● Exercise objective
Retype the data that follows line by line, exactly, and leave its pictures out.

● Data section
□ □ □ □ □
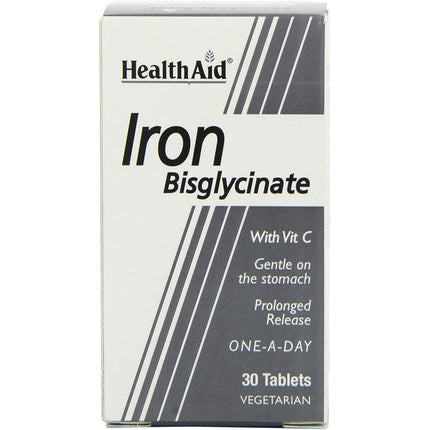 Supliment alimentar, HealthAid, Iron Bisglycinate Tabletă, 30 bucăți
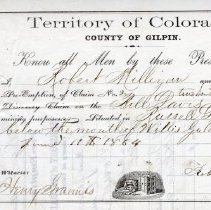 Bill Davis Lode Claim, 1864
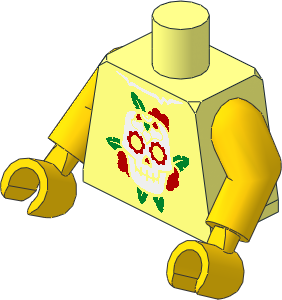 Minifig Torso with Arms and Hands with Skull and Red Roses Pattern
□ □ □ □ □
● Expected answer
 Supliment alimentar, HealthAid, Iron Bisglycinate Tabletă, 30 bucăți
 Bill Davis Lode Claim, 1864
 Minifig Torso with Arms and Hands with Skull and Red Roses Pattern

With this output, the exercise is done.